Aim of the exercise: Your copy should begin with the line containing "Honda Civic Type R, rear view", end with the line containing "3D Android सेक्स कमबख्त समलैंगिकों 02", match the listing below exactly, and contain no pictures.

Input data:
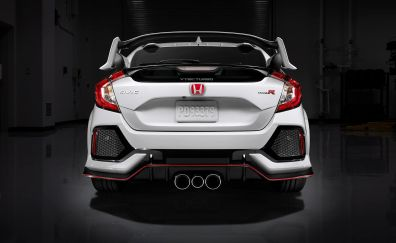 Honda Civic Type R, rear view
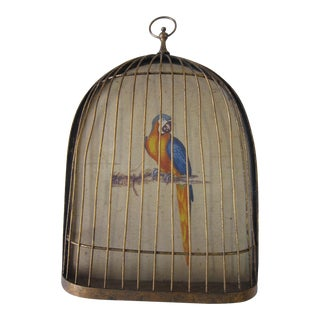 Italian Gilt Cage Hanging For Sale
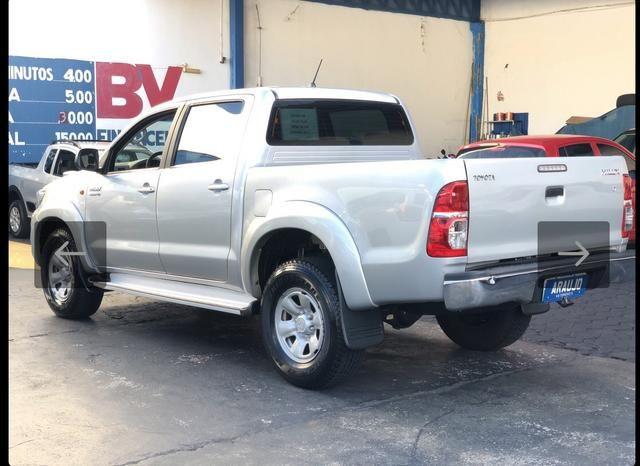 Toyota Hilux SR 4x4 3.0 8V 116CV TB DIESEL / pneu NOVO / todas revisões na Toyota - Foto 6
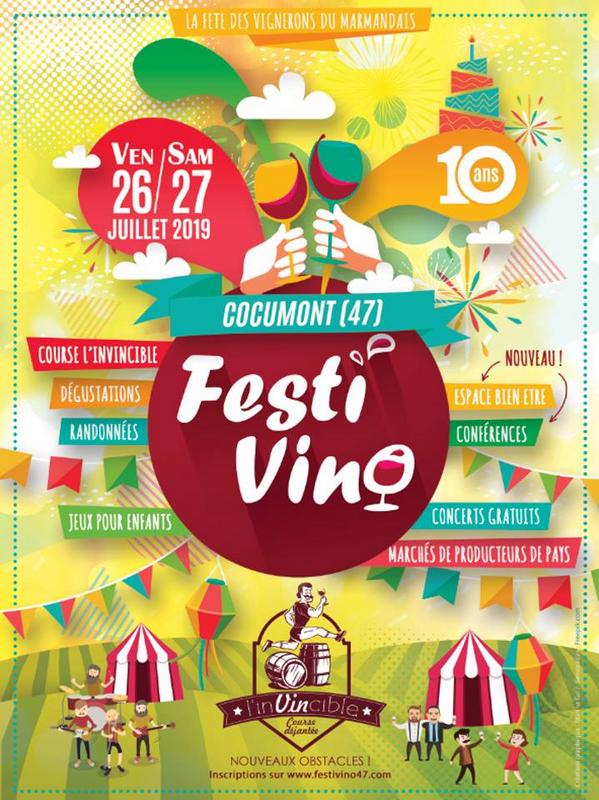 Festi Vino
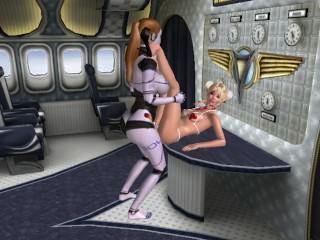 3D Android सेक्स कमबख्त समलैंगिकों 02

==

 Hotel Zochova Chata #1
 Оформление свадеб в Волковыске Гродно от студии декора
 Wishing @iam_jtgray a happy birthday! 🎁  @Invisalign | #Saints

* * *

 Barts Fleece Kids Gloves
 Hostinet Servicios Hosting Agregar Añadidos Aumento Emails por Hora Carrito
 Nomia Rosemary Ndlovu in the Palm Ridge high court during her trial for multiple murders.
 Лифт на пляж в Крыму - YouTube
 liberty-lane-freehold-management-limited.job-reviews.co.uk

Exercise solution:
 Honda Civic Type R, rear view
 Italian Gilt Cage Hanging For Sale
 Toyota Hilux SR 4x4 3.0 8V 116CV TB DIESEL / pneu NOVO / todas revisões na Toyota - Foto 6
 Festi Vino
 3D Android सेक्स कमबख्त समलैंगिकों 02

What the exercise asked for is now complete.